___ AVAILABLE RECORDS ___

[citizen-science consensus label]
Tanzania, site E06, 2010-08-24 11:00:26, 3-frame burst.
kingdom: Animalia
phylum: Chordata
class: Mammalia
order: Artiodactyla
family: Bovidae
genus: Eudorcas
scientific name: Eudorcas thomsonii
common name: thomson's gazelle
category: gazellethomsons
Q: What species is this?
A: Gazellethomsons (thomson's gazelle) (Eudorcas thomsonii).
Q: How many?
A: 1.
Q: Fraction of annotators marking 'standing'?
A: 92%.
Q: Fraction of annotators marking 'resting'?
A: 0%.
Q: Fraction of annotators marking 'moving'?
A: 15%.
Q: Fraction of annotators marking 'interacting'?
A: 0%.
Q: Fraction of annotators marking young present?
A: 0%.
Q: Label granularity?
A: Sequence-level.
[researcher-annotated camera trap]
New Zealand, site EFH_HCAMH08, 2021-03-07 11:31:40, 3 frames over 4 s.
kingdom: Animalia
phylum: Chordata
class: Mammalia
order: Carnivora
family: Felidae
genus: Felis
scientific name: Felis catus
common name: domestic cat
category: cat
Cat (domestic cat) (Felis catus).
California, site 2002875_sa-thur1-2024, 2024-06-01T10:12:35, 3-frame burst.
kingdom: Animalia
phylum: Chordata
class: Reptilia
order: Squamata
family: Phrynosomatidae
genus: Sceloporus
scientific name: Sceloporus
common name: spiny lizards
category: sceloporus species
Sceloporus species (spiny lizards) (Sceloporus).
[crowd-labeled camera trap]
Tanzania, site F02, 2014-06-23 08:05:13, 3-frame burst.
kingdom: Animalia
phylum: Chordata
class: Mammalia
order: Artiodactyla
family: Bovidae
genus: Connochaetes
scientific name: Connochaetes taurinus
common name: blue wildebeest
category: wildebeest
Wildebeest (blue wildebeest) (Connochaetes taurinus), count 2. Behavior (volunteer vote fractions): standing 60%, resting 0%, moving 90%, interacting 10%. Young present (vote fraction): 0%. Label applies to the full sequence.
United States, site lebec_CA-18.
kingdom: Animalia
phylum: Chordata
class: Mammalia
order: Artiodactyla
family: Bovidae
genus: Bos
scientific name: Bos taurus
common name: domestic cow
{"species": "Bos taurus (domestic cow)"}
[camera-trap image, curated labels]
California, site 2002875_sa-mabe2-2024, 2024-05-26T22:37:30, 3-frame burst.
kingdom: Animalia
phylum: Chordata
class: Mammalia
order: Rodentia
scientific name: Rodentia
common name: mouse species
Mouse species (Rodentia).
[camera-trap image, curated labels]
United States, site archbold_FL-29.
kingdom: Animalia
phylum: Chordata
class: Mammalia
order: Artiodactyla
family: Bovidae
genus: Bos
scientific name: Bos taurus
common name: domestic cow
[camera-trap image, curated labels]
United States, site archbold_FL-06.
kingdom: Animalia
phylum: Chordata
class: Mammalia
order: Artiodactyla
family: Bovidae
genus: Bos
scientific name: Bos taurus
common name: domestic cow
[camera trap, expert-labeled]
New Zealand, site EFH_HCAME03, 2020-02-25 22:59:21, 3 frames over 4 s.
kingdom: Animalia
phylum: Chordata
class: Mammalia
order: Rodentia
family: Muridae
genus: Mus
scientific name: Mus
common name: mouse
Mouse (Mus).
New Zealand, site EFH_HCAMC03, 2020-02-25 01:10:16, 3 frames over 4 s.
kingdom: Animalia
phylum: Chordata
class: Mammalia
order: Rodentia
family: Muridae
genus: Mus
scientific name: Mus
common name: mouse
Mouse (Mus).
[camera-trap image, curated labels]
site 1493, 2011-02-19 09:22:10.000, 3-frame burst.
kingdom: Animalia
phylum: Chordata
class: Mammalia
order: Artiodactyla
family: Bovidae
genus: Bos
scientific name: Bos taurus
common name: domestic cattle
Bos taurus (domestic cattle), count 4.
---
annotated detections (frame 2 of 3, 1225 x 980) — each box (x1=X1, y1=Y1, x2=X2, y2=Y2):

___

= EXERCISE OBJECTIVE =
From the entries above, copy each line holding "marking".

= SOLUTION TO THIS EXERCISE =
Q: Fraction of annotators marking 'standing'?
Q: Fraction of annotators marking 'resting'?
Q: Fraction of annotators marking 'moving'?
Q: Fraction of annotators marking 'interacting'?
Q: Fraction of annotators marking young present?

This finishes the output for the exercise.